Of the remaining 50,435 felony charges that ended in "convictions" in 2021, 72% were resolved as low-level misdemeanors or non-criminal infractions, with all initial felony charges dismissed. This squares with what defenders know: police and prosecutors routinely overcharge lower-level offenses as felonies to create bargaining power. The incentives for people charged for felonies are clear: If you plead guilty to a misdemeanor or less, you’ll go home from jail and also avoid the scarlet letter of a felony conviction on your record. If you keep fighting your case, you’ll stay in jail and face the threat of scary and harsh mandatory minimum sentences. The result is that prosecutors charge people with felonies even though they know that they don’t have enough evidence to get a felony conviction, just to coerce people into pleading guilty to a lower-level charge rather than continuing to fight their case.

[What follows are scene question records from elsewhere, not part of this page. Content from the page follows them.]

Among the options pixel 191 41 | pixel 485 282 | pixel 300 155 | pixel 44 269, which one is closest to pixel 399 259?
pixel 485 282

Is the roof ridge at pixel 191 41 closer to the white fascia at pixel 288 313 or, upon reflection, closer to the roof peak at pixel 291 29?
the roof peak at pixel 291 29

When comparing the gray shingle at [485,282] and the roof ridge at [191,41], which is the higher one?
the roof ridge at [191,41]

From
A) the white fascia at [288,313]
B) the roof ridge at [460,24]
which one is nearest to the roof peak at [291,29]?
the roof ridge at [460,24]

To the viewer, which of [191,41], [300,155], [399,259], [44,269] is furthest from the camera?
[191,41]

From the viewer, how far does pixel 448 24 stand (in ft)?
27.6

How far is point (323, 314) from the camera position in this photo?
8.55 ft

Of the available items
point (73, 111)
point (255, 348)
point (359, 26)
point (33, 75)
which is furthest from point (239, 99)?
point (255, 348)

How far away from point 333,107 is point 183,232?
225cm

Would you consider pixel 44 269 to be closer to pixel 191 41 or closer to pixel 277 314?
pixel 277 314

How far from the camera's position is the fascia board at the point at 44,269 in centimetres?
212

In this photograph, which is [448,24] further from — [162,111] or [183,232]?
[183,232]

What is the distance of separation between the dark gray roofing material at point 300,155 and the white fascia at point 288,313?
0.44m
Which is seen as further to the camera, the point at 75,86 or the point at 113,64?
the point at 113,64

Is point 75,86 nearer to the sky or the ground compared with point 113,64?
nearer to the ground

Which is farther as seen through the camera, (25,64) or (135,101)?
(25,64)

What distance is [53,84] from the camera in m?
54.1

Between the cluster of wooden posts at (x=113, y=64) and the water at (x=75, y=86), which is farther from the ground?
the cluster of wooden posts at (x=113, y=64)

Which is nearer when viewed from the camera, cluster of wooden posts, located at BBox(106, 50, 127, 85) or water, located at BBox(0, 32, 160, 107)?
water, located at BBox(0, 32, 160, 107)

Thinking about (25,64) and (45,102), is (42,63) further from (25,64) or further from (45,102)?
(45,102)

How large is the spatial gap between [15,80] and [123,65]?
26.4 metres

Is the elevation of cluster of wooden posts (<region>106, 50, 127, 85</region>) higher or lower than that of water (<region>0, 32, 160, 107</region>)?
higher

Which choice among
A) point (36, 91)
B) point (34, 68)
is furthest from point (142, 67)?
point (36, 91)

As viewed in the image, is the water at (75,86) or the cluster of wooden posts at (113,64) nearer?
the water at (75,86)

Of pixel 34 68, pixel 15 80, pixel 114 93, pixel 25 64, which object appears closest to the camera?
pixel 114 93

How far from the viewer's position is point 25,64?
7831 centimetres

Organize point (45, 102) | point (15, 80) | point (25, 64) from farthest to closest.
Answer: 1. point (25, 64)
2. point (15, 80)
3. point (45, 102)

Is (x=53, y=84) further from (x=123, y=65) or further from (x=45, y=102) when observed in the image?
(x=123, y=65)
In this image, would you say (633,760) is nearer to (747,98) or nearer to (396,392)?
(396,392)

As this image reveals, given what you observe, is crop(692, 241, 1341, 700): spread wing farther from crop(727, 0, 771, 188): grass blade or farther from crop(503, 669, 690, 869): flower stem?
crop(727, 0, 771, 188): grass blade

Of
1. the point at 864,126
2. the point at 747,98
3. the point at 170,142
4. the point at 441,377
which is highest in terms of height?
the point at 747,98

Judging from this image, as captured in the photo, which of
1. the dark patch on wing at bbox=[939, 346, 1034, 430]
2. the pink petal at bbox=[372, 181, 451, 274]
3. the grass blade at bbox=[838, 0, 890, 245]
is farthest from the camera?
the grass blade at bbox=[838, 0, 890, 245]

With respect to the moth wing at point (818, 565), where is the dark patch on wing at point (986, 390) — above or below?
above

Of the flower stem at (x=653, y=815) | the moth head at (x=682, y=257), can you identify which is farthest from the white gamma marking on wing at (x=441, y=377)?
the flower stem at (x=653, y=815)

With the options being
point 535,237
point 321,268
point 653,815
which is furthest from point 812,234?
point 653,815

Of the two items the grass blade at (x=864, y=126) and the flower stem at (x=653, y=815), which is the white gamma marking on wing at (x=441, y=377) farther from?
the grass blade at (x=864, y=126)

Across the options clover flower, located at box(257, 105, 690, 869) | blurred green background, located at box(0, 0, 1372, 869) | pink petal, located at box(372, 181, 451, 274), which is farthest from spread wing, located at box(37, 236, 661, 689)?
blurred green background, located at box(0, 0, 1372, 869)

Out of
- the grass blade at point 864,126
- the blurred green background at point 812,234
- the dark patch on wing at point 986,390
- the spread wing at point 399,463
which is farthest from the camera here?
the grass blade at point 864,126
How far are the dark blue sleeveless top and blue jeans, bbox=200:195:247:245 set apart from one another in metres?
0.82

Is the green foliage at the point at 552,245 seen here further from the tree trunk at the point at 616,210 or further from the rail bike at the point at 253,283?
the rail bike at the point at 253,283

When we combine all those felonies that ended in misdemeanor convictions or less with all the felony charges that ended in outright dismissals or acquittals, the number is even more remarkable: nearly 88,000, or 82%, of arrests originally charged as felonies in New York did not lead to felony convictions in 2021. The same dataset shows that just 6.7% of all felony charges in New York state in 2021 resulted in upstate prison time.

The same patterns are even more pronounced in New York City, the perennial national punching bag for disingenuous politicians and media outlets. Of the 62,440 arrests in the city that were charged as "felonies," nearly 70% were dismissed, including acquittals, with the vast majority of dismissals by prosecutors. Of the remaining 19,717 felony charges that ended in "convictions" in 2021, 80% resolved as low-level misdemeanors or infractions with all felonies dismissed.

Taken together, 93% of arrests that began as felonies in New York City and resolved in 2021 did not end in felony convictions. And 57% of all New York City felony arrests that ended in conviction in 2021 included no additional incarceration as part of the sentence at all. 

Misleading arrest data

Police, prosecutors and their allies often use felony arrest data to argue for more pretrial detention and other tough-on-crime policies. But the same data shows that judges would be jailing people pretrial – upending and endangering their lives in the process – who are extremely unlikely to be convicted of a felony and even less likely to be sentenced to prison, undermining the necessity of incarceration in the first place.

The fight over bail reform, then, is really about whether to give judges – already predisposed to over-incarceration – even more power to jail people at arraignments, a minutes-long hearing when almost nothing is known about a case, when the data show people are almost never sentenced to incarceration after the facts become more clear.

Police and tough-on-crime politicians warn about the specter of “serious crimes” to scare New Yorkers into supporting carceral policies. But consider the story that New York’s arrest data actually tells us. The vast majority of felonies charged in New York are not “serious” enough to prosecute as such. We know this because prosecutors dismiss over five out of every six of these cases. As any public defender could tell you, what a person is charged with often has very little to do with the underlying facts in a case and how it ultimately resolves. 

Any conversation about safety and pretrial detention should begin with the ongoing humanitarian crisis on Rikers Island and other pretrial detention complexes, and the families of loved ones who have died because of pretrial caging. It should include real solutions that keep our communities safe, like well-funded schools, living wage jobs, and access to affordable housing and health care; the things that actually make communities healthy and safe.

The Democratic supermajorities in the Legislature may have caved on bail, but there’s still time for them to advance justice on other fronts before this year’s legislative session ends by passing the Clean Slate Act, Challenging Wrongful Convictions Act, Elder Parole Act and Fair & Timely Parole Act – four bills with majority support that await action by legislative leaders to allow a floor vote.

Fearmongering does not belong in the conversation.